After four hundred years we have to-day forgotten how the matter looked to the men of the early sixteenth century. The average Englishman had little concern with the quarrel between the Crown and Rome. It did not touch his life. The Mass went on just the same and all the splendour of religion; the monasteries were still in being everywhere, there was no interruption whatsoever. Most of the great bodies—all the bishops except Fisher—had yielded. They had not yielded with great reluctance but as a matter of course. Here and there had been protests, and two particular monastic  bodies had burst, as it were, into flame. But that was exceptional. To the ordinary man of the day, anyone, especially a highly placed official, who stood out against the King’s policy was a crank.

We must firmly seize that or we do not understand the period at all. Kings had quarreled with Popes over and over again.
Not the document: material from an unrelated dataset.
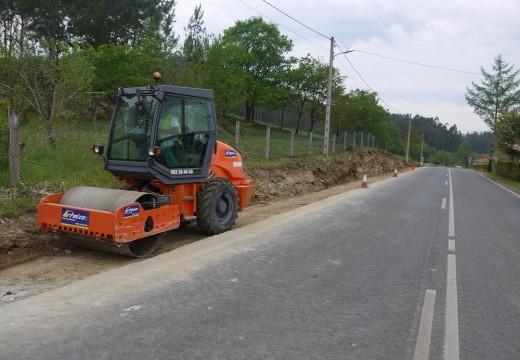 Avanzan as obras para a construcción da senda peonil entre Fonte Díaz e o empalme de Vilar, no Concello de Touro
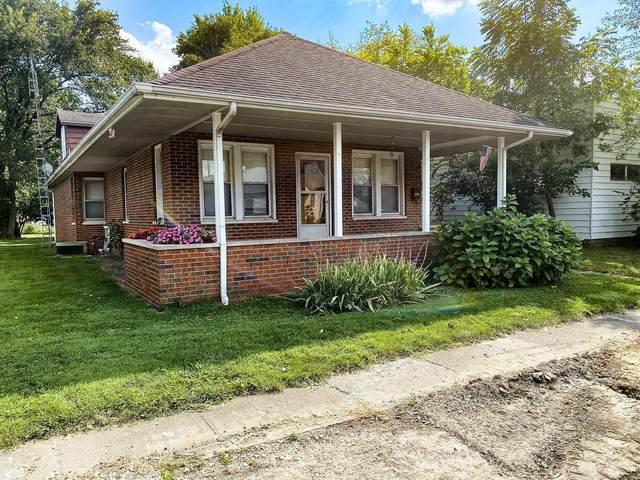 212 W Burton Street, GILLESPIE, IL 62088 (#21066199) :: Clarity Street Realty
In the matter of doctrine and practice Henry was particularly devout, and strenuously Catholic. Kings had been reconciled with Popes over and over again. For generations, the King of England had in practice been absolute master of his realm, and in ninety-nine cases out of a hundred papal action was but a formality. It would be bad enough to make oneself unpopular and to stand out and to look a fool in defence of one particular point of definition—which, after all, might have no meaning a few years hence, when Anne Boleyn should be dead, perhaps, and the two parties to the King Henry and Anne Boleyn quarrel might be reconciled again. That was the point of view (among other millions) of the Blessed Thomas More’s wife, and he was very much what is called a family man, tolerant of nagging. That was the point of view of pretty well all his friends. And it was the more difficult to resist because they loved him and desired to save him. Had they united in chorus to say, “This strong man is standing out; would we were of the same metal!” it would have been a support. But that was not their attitude at all. Their attitude was rather, “This imaginative and highly strung man, who has done more than one silly thing in his time, who threw away his great position as Chancellor and who in his youth published a Socialist sort of book, is doing it again! You never know what he will do next! Really, he is such a good fellow that somebody ought to argue him out of this nonsense!”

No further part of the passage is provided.